Prediction of In-Situ Stresses by Using Machine Learning and Intelligent Optimization Algorithms

ABSTRACT In-situ stresses play an important role in affecting many geological processes such as hydraulic fracturing and CO2 storage, and a good understanding of the magnitude and direction of in-situ stresses is very important for deep energy exploitation. In this study, a machine learning model consisting of generative adversarial networks (GAN), particle swarm optimization (PSO) and support vector regression machine (SVRM) is proposed to predict the minimum in-situ horizontal principal stress (Shmin) from a series of existing experimental breakout data. First, the GAN and PSO are used to improve the quantity and quality of training data and to optimize the hyperparameters of the SVRM. Second, the enhanced training data are used to train the SVRM that predicts the Shmin based on the wellbore breakout geometries. In order to examine the reliability of this technique, the Shmin predicted from the proposed model is compared against the experimental data and it is found that the proposed model has a high accuracy with an average relative error of less than 10%. In addition, the proposed model requires only a few seconds to run on a laptop computer, thus providing a useful tool for accurate and efficient prediction of the Shmin.
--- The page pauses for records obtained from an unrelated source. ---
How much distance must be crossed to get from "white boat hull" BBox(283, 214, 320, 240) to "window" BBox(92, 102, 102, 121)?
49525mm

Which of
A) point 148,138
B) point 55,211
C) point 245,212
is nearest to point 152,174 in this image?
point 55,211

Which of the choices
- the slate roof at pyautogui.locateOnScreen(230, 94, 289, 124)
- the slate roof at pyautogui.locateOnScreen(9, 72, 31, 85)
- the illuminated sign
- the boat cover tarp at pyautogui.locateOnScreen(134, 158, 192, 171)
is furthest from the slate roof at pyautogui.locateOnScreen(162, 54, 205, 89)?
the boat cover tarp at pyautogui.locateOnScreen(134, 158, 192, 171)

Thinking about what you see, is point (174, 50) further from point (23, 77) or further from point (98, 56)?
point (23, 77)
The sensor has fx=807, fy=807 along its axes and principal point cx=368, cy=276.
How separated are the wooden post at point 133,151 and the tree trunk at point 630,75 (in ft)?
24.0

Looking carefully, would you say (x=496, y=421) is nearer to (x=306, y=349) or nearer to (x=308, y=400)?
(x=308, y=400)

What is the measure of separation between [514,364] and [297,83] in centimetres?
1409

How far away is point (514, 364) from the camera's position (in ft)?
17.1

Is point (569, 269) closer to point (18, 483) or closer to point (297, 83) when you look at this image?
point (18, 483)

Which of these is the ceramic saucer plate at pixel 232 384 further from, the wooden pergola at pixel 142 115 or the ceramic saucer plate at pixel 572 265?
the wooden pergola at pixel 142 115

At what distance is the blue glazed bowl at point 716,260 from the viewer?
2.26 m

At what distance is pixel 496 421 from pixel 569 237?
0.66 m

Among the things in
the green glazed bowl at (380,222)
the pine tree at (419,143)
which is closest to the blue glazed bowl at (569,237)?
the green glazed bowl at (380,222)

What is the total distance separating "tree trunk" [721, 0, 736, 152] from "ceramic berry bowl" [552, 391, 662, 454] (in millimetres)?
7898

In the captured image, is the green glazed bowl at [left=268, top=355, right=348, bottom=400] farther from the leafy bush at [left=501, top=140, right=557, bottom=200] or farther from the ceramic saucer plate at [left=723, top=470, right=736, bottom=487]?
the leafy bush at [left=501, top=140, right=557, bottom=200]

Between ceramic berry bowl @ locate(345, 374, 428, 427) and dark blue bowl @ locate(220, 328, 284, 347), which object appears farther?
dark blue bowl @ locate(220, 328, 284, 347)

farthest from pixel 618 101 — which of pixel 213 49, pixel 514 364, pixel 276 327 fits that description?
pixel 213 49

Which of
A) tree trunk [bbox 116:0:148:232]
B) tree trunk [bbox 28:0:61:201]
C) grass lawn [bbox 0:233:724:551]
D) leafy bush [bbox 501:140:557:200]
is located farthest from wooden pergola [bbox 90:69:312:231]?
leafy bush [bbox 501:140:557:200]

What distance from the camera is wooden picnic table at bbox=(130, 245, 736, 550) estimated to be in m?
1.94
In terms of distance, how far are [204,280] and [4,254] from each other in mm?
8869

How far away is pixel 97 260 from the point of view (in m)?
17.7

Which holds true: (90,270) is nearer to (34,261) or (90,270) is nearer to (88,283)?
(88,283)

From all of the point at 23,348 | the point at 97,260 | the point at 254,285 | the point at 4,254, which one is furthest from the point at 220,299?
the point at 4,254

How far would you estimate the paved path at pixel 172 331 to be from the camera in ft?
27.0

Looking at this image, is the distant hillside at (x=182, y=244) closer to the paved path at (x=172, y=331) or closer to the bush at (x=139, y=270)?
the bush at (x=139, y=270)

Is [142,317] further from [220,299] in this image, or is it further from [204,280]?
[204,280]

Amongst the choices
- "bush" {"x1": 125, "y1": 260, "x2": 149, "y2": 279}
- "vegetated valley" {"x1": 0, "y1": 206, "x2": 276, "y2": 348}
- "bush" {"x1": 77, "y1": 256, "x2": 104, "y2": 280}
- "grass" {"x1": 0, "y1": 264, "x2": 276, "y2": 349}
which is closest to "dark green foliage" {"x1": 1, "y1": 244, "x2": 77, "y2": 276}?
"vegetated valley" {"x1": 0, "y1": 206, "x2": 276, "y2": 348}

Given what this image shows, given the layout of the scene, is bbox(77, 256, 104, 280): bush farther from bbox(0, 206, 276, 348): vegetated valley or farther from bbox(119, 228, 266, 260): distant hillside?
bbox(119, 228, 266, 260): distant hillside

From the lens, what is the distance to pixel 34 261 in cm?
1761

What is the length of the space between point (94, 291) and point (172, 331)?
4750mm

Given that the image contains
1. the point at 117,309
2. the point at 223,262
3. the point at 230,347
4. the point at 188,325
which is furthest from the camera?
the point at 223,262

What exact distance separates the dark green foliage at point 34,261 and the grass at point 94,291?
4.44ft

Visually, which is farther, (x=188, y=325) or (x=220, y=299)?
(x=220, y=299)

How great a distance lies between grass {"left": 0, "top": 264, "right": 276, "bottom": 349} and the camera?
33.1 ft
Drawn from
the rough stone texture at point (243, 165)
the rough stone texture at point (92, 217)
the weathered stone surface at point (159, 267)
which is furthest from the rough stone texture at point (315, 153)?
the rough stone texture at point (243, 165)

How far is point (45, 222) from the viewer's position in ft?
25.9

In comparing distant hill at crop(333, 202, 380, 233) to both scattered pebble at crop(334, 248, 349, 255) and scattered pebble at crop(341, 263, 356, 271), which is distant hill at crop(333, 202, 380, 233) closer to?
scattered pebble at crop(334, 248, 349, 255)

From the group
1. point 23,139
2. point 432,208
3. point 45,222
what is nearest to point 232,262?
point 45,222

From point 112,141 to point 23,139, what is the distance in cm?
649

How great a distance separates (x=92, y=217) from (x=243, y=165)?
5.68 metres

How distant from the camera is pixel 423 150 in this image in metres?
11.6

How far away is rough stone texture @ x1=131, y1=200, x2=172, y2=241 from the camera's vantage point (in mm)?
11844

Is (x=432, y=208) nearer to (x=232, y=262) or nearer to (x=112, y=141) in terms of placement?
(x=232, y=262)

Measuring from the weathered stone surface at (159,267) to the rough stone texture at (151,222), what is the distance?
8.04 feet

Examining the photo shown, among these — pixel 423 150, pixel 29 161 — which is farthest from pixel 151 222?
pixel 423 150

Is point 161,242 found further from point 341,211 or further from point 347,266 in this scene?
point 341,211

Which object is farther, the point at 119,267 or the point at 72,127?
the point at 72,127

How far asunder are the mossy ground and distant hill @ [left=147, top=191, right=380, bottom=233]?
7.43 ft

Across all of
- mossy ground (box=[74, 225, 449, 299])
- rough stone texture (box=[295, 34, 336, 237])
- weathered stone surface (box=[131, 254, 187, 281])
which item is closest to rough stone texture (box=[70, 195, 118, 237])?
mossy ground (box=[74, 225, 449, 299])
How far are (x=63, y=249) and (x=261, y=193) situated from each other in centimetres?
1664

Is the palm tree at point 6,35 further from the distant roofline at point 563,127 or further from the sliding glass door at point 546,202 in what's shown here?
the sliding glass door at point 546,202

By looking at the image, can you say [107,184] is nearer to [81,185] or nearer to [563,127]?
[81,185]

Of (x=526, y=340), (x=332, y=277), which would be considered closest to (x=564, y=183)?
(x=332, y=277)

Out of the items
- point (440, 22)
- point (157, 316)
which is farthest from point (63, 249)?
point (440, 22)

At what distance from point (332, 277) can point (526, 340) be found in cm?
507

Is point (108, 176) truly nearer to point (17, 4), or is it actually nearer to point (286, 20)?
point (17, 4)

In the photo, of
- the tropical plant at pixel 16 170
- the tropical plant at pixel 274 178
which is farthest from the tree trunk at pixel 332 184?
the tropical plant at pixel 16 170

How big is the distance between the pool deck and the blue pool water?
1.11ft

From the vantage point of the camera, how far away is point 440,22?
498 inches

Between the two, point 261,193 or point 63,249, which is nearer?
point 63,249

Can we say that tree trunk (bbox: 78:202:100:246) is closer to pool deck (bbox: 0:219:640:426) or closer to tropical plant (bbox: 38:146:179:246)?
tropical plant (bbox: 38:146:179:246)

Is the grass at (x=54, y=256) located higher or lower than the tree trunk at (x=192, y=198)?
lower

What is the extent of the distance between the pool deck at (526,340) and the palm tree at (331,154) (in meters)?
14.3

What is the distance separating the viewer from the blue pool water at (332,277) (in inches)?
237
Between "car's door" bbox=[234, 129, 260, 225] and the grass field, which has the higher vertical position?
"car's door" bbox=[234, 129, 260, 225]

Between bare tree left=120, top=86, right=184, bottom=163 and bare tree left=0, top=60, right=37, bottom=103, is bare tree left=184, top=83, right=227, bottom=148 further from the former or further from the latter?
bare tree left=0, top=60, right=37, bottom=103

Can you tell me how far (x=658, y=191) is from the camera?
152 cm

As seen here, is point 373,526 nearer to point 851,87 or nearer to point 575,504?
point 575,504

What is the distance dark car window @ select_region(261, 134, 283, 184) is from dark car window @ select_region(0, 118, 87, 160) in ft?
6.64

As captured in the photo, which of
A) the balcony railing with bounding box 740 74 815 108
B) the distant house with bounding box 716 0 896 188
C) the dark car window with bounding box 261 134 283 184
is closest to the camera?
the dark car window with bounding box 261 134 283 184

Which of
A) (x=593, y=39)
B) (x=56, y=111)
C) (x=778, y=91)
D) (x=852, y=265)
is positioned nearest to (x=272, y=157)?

INTRODUCTION In-situ stresses play an important role in affecting many geological processes such as hydraulic fracturing and CO2 storage, and a good understanding of the magnitude and direction of in-situ stresses is very important for deep energy exploitation. During exploiting unconventional petroleum resources, drilling of a well and its stability depend on accurate measurement of in-situ stresses. Once the stress concentration at the borehole wall exceeds the rock strength, borehole failure occurs. In addition, in-situ stresses are closely related to earthquake faulting, volcanic eruptions and other geotechnical or geological processes. As a result, accurate measurement of in-situ stresses is of great significance.